DEMASIADAS AUTOCOBRANÇAS

DEMASIADAS AUTOCOBRANÇAS

Estamos vivendo num mundo altamente estressante, de cobranças infinitas e, portanto, inalcançáveis, diante de um contexto no qual a perda de saúde mental parece inevitável. De acordo com o último relatório da Organização Mundial de Saúde, o Brasil é considerado o país mais ansioso do mundo. Como podemos nos manter saudáveis em meio a tantos desafios?

O fato de figurarmos como o país mais ansioso do planeta aponta para a precária saúde mental, com implicações que refletem na forma como nos relacionamos e no modo como enxergamos a nós mesmos.
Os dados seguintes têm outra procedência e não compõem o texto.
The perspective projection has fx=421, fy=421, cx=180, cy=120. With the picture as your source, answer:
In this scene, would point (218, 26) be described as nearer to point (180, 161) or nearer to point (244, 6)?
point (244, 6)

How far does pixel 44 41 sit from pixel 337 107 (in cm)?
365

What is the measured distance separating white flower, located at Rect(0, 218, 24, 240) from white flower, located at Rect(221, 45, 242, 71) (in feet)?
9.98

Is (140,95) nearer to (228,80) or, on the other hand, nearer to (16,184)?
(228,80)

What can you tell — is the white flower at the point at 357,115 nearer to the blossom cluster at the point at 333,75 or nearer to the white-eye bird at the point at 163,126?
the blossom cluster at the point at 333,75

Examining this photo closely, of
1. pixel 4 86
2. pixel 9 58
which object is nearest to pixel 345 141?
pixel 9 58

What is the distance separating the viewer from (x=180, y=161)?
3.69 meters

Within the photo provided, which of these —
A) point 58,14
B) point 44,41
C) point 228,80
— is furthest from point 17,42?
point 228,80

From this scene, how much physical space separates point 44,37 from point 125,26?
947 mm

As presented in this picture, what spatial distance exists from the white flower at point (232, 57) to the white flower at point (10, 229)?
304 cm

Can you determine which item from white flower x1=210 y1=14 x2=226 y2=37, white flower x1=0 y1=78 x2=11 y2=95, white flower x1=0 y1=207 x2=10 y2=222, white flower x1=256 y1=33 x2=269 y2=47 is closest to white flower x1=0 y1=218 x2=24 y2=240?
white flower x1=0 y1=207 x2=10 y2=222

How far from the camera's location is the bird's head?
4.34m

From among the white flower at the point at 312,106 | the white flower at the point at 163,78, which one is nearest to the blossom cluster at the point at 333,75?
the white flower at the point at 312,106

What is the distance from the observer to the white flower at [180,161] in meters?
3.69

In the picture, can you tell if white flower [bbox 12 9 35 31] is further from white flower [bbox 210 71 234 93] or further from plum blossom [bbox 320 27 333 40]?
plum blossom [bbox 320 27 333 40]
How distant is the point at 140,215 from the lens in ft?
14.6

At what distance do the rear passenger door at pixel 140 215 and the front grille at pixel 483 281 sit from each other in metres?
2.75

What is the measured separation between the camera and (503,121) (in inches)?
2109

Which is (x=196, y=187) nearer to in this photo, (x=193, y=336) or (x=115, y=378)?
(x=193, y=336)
Não ter tempo para si também representa não estar disponível para o outro, a não ser quando se trata de relações de trabalho, as quais estão cada vez mais exploratórias, haja vista o acesso constante aos colegas de ofício, fora do horário de expediente, incluindo os finais de semana.

Diante disso, a falta de rotinas mais saudáveis contribui para o aumento do estresse e, por conseguinte, para o adoecimento psicológico. Fazer refeições baseadas em alimentos não industrializados, exercícios físicos, leitura, (con)viver com familiares e amigos, realizar viagens, tomar um banho de mar trazem benefícios à nossa saúde mental. Em contrapartida, percebemos que frente aos excessos – de trabalho, de telas, de estímulos diversos, é comum recorrermos a aditivos, energéticos, café, remédios. A desordem é tal que o mesmo indivíduo que recorre a medicamentos para manter-se acordado posteriormente buscará um fármaco para conseguir dormir.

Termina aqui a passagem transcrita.